Kebijakan Pemerintah dalam Mewujudkan Negara Poros Maritim Dunia
Langkah awal yang memperlihatkan keseriusan pemerintah untuk mewujudkan visi menjadi poros maritim dunia ialah dengan dibentuknya Kementerian Koordinator Bidang Kemaritiman. Empat poin penting yang menjadi fokus pengembangan bidang kemaritiman ialah : Kedaulatan, Sumberdaya Alam, Infrastruktur dan IPTEK (budaya maritim).
Kebijakan lain yang menjadi bukti keseriusan pemerintah dalam mewujudkan negara poros maritim dunia ialah peningkatan kemanan laut dengan membentuk Badan Keamanan Laut (Bakamala).[7] Setelah Bakamala dibentuk, kebijakan lain guna meningkatkan keamanan laut pun diperkuat dengan menambah kapal patroli laut sebanyak 30 kapal.[8] Jumlah tersebut tentu akan meningkatkan luas wilayah patrol serta membuka kemungkinan ditangkapnya kapal pencuri ikan sebelum pencurian dilakukan.

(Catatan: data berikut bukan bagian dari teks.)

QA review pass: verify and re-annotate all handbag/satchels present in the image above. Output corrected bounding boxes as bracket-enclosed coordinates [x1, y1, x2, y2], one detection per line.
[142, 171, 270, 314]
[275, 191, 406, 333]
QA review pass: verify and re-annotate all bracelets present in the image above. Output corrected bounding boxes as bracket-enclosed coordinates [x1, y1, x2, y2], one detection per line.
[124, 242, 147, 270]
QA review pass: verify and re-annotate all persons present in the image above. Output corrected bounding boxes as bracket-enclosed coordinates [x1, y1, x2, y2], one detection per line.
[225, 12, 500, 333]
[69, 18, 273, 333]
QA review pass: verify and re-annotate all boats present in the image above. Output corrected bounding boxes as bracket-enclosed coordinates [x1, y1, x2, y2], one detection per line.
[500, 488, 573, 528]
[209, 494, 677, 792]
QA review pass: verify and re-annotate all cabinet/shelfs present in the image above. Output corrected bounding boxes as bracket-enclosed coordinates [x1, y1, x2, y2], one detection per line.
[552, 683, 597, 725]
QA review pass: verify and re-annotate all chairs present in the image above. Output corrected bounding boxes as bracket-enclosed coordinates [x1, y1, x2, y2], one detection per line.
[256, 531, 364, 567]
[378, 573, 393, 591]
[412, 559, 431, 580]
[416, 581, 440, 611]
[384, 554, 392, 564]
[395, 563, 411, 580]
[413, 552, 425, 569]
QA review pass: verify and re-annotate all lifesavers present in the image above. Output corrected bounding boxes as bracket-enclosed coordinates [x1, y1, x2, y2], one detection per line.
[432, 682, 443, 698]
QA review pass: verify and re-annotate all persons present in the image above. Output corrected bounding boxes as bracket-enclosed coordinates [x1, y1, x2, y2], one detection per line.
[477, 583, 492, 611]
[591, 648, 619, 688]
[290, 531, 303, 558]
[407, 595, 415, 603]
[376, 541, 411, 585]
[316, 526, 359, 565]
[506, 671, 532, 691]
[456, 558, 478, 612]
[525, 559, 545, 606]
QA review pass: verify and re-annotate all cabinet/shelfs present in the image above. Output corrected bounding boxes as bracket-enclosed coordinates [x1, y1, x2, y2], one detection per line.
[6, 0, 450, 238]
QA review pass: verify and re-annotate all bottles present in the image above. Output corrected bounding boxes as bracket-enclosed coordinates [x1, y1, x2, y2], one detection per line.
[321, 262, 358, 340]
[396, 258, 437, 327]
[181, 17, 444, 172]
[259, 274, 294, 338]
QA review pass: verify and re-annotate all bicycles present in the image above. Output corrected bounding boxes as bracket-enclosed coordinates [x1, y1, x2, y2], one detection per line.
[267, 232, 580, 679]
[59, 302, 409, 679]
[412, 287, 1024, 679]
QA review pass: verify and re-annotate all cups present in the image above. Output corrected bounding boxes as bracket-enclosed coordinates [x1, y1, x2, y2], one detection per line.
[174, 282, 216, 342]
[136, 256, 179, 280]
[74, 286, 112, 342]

Pembentukan Bakamala seakan melengkapi kebijakan yang telah direalisasikan sebelumnya, yaitu penenggelaman kapal asing yang melakukan pencurian ikan di wilayah ZEEI. Sejak Januari 2015 saja, sudah 22 kapal ditenggelamkan yang sebelumnya telah terbukti melakukan kegiatan Illegal Unreported Unregulated (IUU) Fishing di Perairan Indonesia. Jumlah tersebut diproyeksikan akan bertambah seiring bertambahnya kapal pencuri ikan yang tertangkap.[9]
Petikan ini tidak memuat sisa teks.